Au lendemain du 11 septembre 2001, les relations diplomatiques entre la Russie et les Etats-Unis étaient excellentes. Les deux pays s'étaient mis d'accord sur le front de la lutte contre le terrorisme : en Tchétchénie pour la Russie, en Afghanistan pour les Etats-Unis. C'était l'époque où Vladimir Poutine était l'invité de George Bush dans son ranch texan de Crawford, chacun laissant l'autre faire sa guerre personnelle. Aujourd'hui, des tensions apparaissent, comme on peut le voir actuellement avec l'installation d'anti-missiles américains dans des pays de l'Europe de l'Est. Un bon nombre de pays de l'ancien bloc soviétique ont en effet intégré l'OTAN, et font donc partie de la zone d'influence des Etats-Unis. Ces derniers ont donc voulu profiter de cet avantage stratégique pour y installer des rampes de lancement d'anti-missiles, afin de contrer les menaces des "Etats voyous" qui pourraient affecter leurs alliés. Mais la Russie voit dans ce mouvement une entorse aux accords de désarmement qui ont permis la détente entre les deux blocs. Ces anti-missiles sont donc vus comme hostiles pour la Russie, qui prévient les pays de l'Europe de l'est des dangers qu'il y aurait à rentrer dans un tel jeu. Mise à part que les systèmes de missiles américains sont désormais installés en Europe de l'est au lieu de la RFA, on se croirait revenu au temps de la guerre froide, où chaque bloc tenait en joue l'autre par ses missiles, quitte à signer des traités de désarmements de temps en temps pour apaiser les tensions.

Les Etats-Unis se défendent d'avoir des intentions belliqueuses envers la Russie : ces anti-missiles ne sont dirigés que vers les Etats-voyous. On peut s'interroger sur un bon nombre des données du problème, pour commencer, cette installation veut-elle dire que la menace représentée par l'Iran et la Corée du Nord est d'ores et déjà si fortes qu'il faille s'en prémunir militairement d'un point de vue défensif ? Pourquoi la Russie s'offusque-t-elle de l'installations d'anti-missiles, qui en théorie, n'ont aucune utilité offensive par définition ? Au pire, cela voudrait-il dire qu'une attaque de la Russie sur l'Europe de l'est serait plus difficile, mais depuis quand une telle attaque relève du domaine du possible ? Les Américains essaient de rassurer les Russes en leur disant que de toutes façons, de tels anti-missiles ne sont pas adaptés pour répondre à une force telle que la leur. Mais il y a-t-il encore des anti-missiles prêts à répondre à une très hypothétique menace russe, alors que ceux-ci grognent lorsqu'ils voient les Etats-Unis investir leur zone d'influcence réservée, et rétablir leur puissance stratégique par le contrôle de ressources pétrolières et gazières ?

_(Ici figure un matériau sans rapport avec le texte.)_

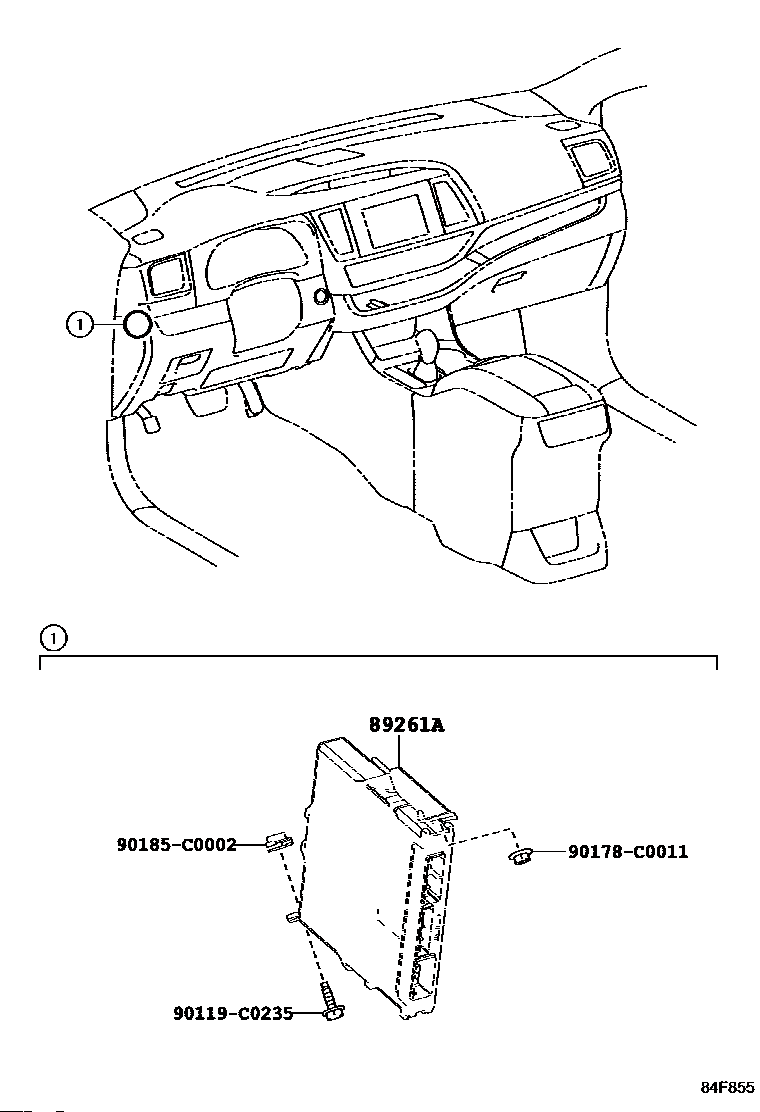 1

1

89261A

90185-C0002

90178-C0011

90119-C0235

84F855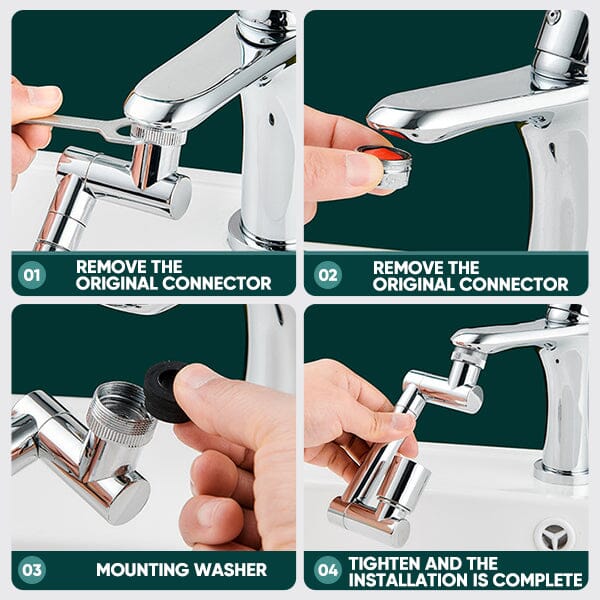 01 REMOVE THE ORIGINAL CONNECTOR

02 REMOVE THE ORIGINAL CONNECTOR

03 MOUNTING WASHER

04 TIGHTEN AND THE INSTALLATION IS COMPLETE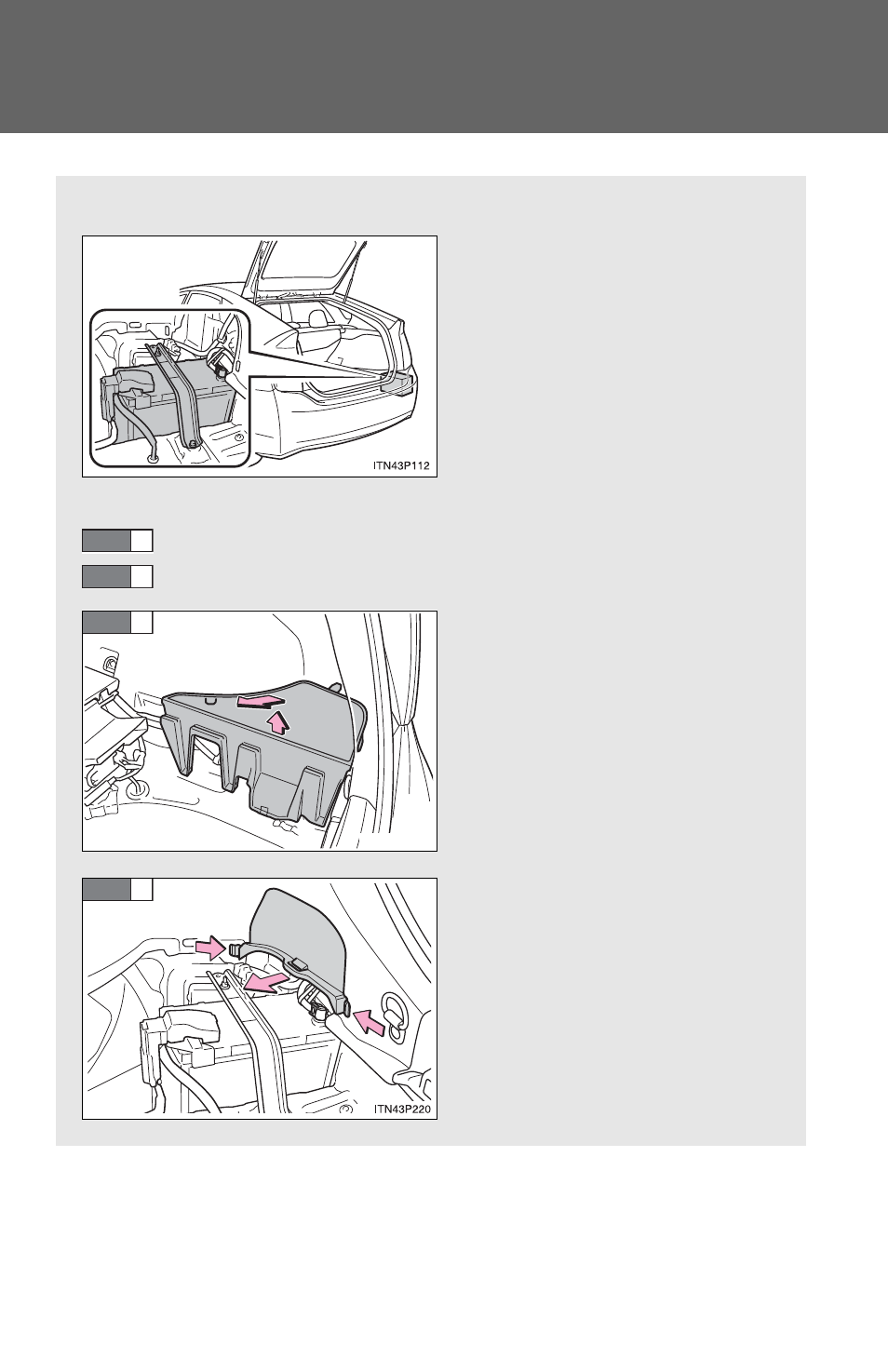 ITN43P112

ITN43P220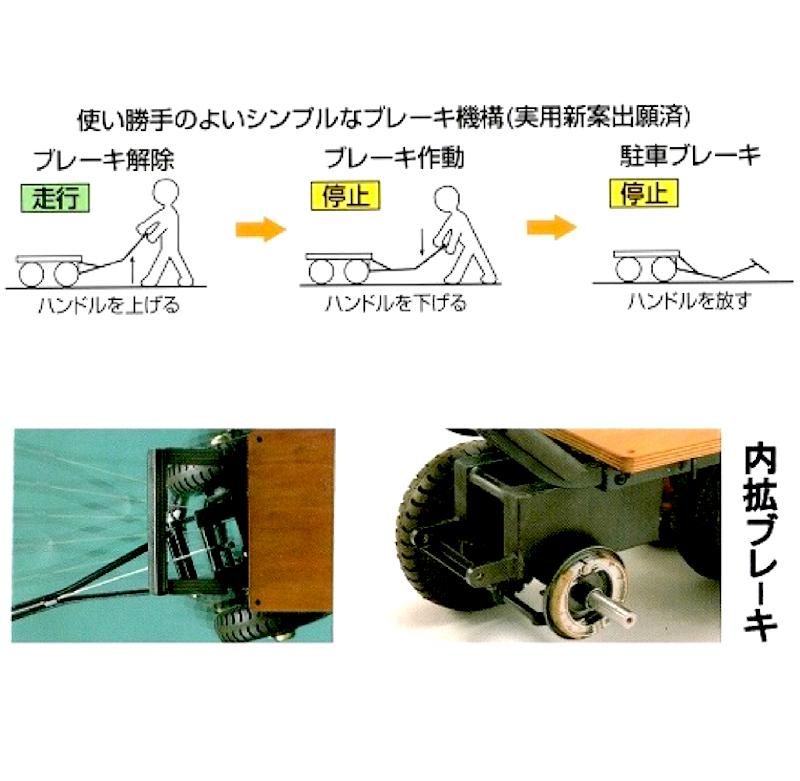 使い勝手のよいシンプルなブレーキ機構(実用新案出願済)

ブレーキ解除
走行
ハンドルを上げる

ブレーキ作動
停止
ハンドルを下げる

駐車ブレーキ
停止
ハンドルを放す

内拡ブレーキ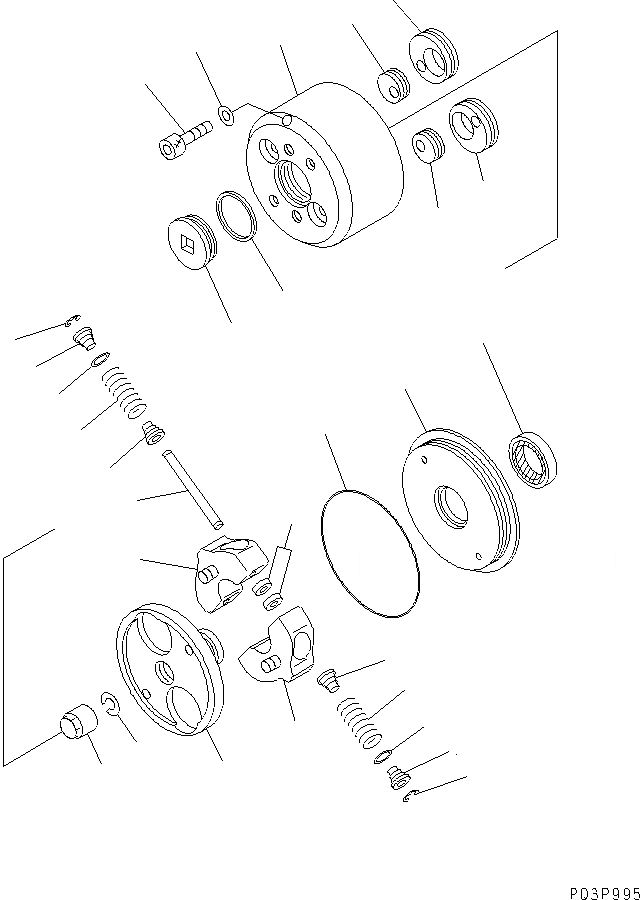 P03P995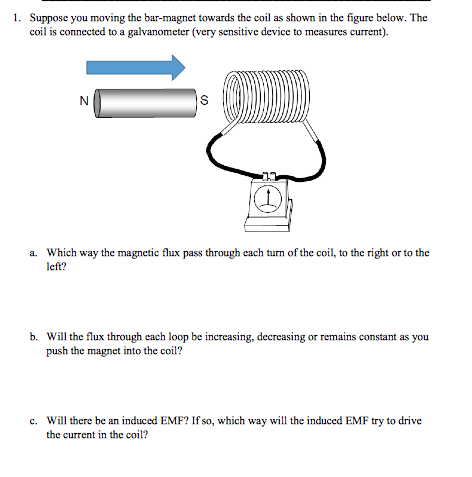 1. Suppose you moving the bar-magnet towards the coil as shown in the figure below. The coil is connected to a galvanometer (very sensitive device to measures current).

N

S

a. Which way the magnetic flux pass through each turn of the coil, to the right or to the left?

b. Will the flux through each loop be increasing, decreasing or remains constant as you push the magnet into the coil?

c. Will there be an induced EMF? If so, which way will the induced EMF try to drive the current in the coil?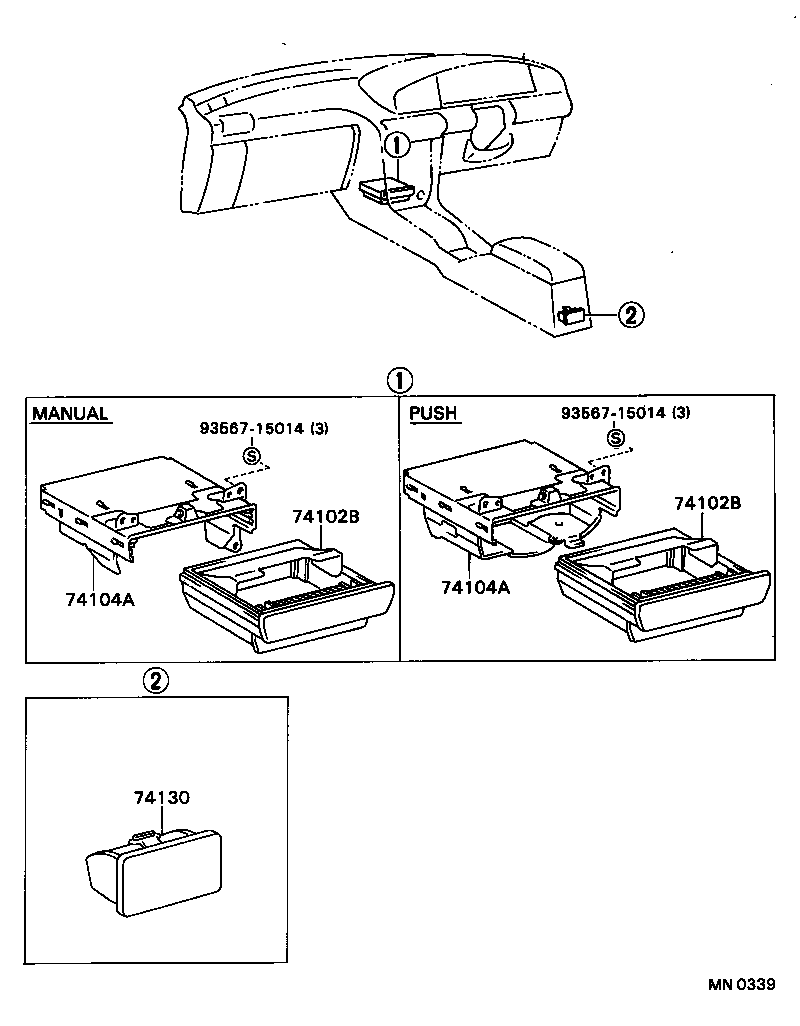 ①

②

①

MANUAL

93567-15014 (3)

S

74102B

74104A

PUSH

93567-15014 (3)

S

74102B

74104A

②

74130

MN 0339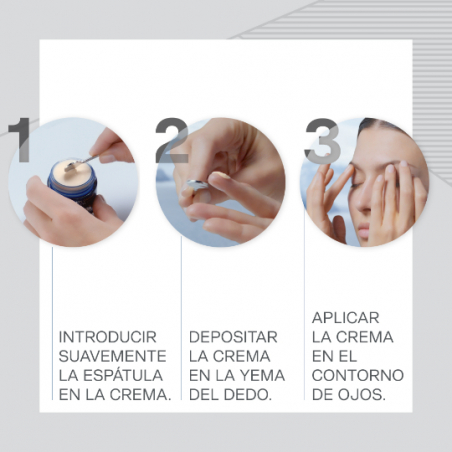 1

INTRODUCIR SUAVEMENTE LA ESPÁTULA EN LA CREMA.

2

DEPOSITAR LA CREMA EN LA YEMA DEL DEDO.

3

APLICAR LA CREMA EN EL CONTORNO DE OJOS.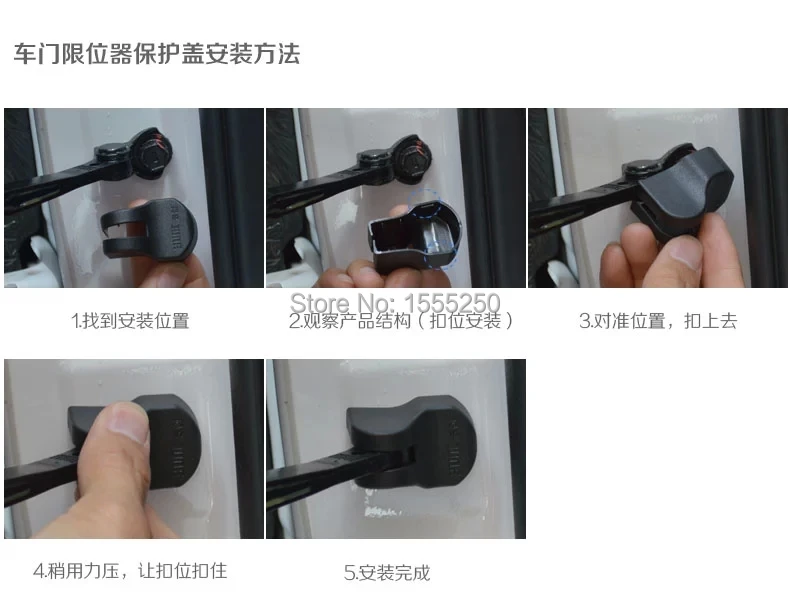 车门限位器保护盖安装方法

Store No: 1555250

1.找到安装位置

2.观察产品结构（扣位安装）

3.对准位置，扣上去

4.稍用力压，让扣位扣住

5.安装完成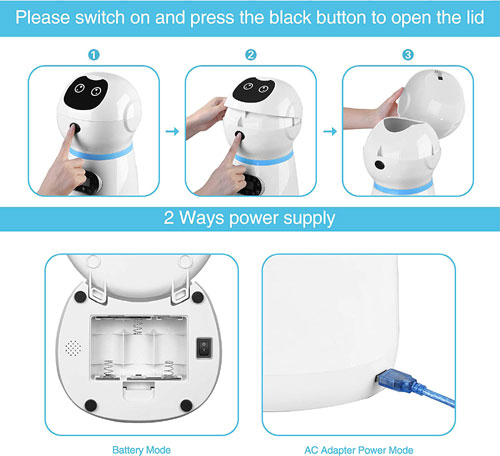 Please switch on and press the black button to open the lid

1

2

3

2 Ways power supply

Battery Mode

AC Adapter Power Mode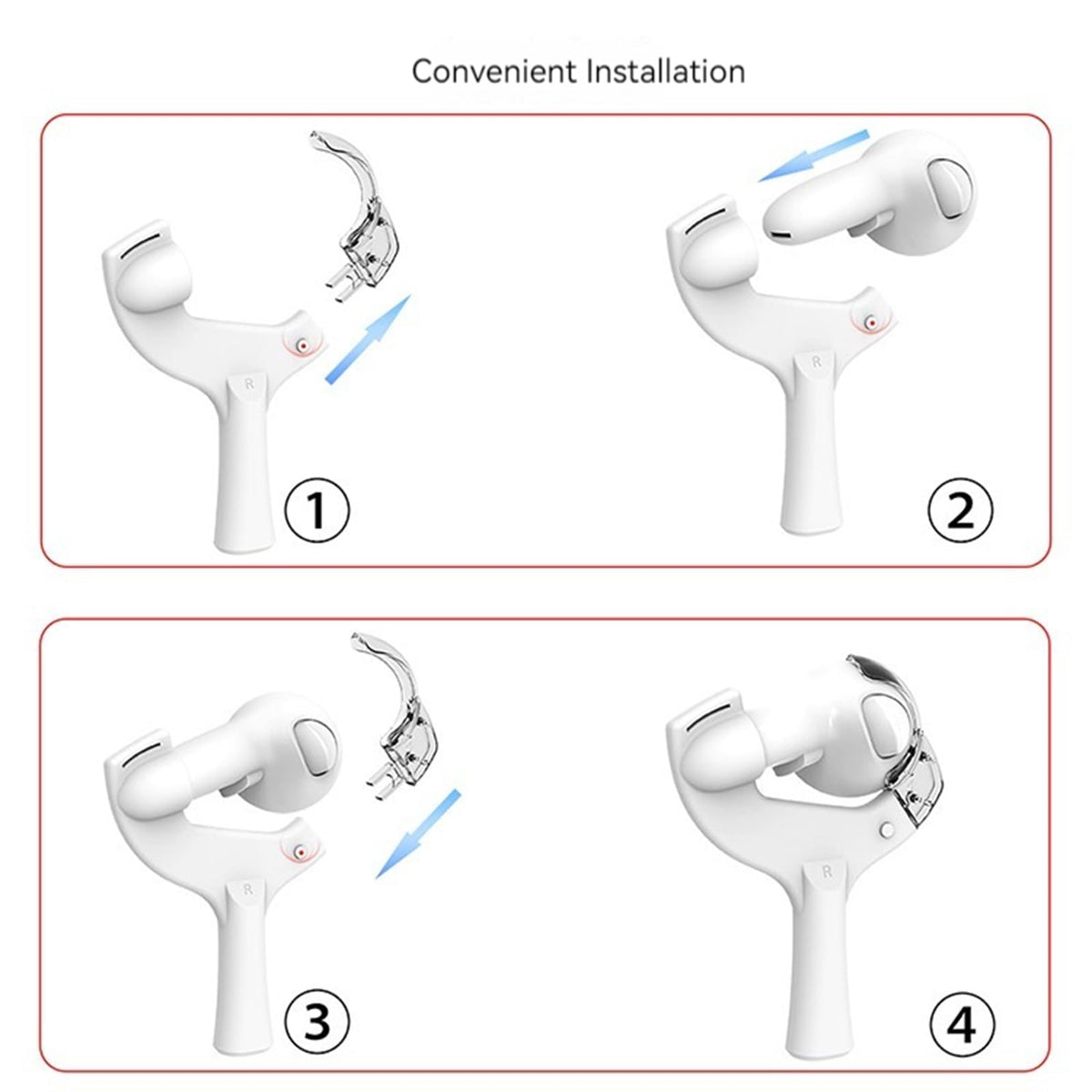 Convenient Installation

R

1

R

2

R

3

R

4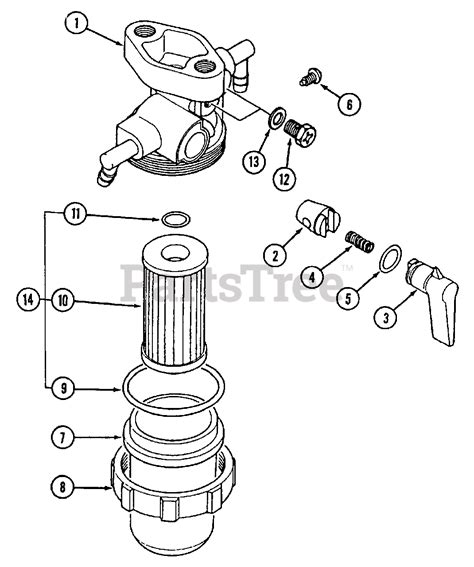 1
6
13
12
11
2
4
5
3
14
10
PartsTree™
9
7
8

Le coeur de la question se trouve en fait dans le rôle qu'entend jouer la Russie. Vladimir Poutine s'est imposé facilement à la tête de l'Etat russe, et a depuis appliqué sans état d'âme une politique de rétablissement de l'autorité de l'Etat à l'intérieur, et de reconquête de puissance à l'extérieur. Dans ce cadre, les pays de l'Europe de l'est sont toujours vus comme des sujets à la rebellion inopportune, qui auraient profité d'un instant de faiblesse pour tenter de s'enfuir de l'influence russe. Vladimir Poutine est certes un ancien du KGB, mais ce qu'il servait à l'époque, comme ce qu'il sert maintenant, c'est la puissance de la Russie, indépendemment de la nature communiste ou non du régime. On s'aperçoit en fait que l'internationale communiste n'était du temps du soviétisme qu'une excuse visant à accroitre la puissance russe. Dans ce sens, le communisme n'a été qu'une apparence d'une sorte de constance russe, qui consiste à avoir un pouvoir central très fort à l'intérieur, et à vouloir peser fortemement de sa puissance à l'extérieur. Le traité de Yalta n'a été qu'une façon de contrôler l'Europe de l'est, comme d'autres guerres l'avaient permis aux siècles précédents. Et c'est bien pour cela que des pays comme la Pologne comptent sur les Etats-Unis pour leur permettre d'échapper à la tentation russe de remettre une main ferme sur le pays. D'où la colère de Vladimir Poutine à l'idée que l'on puisse chercher à écarter ces pays de l'influence russe. Surtout de la part des Etats-Unis, l'ancien ennemi qui était censé être l'égal autrefois, et qui apparaissent dès lors à nouveau dans le rôle de principal opposant. Et c'est bien cela qui donne à de telles affaires des relents de guerre froide.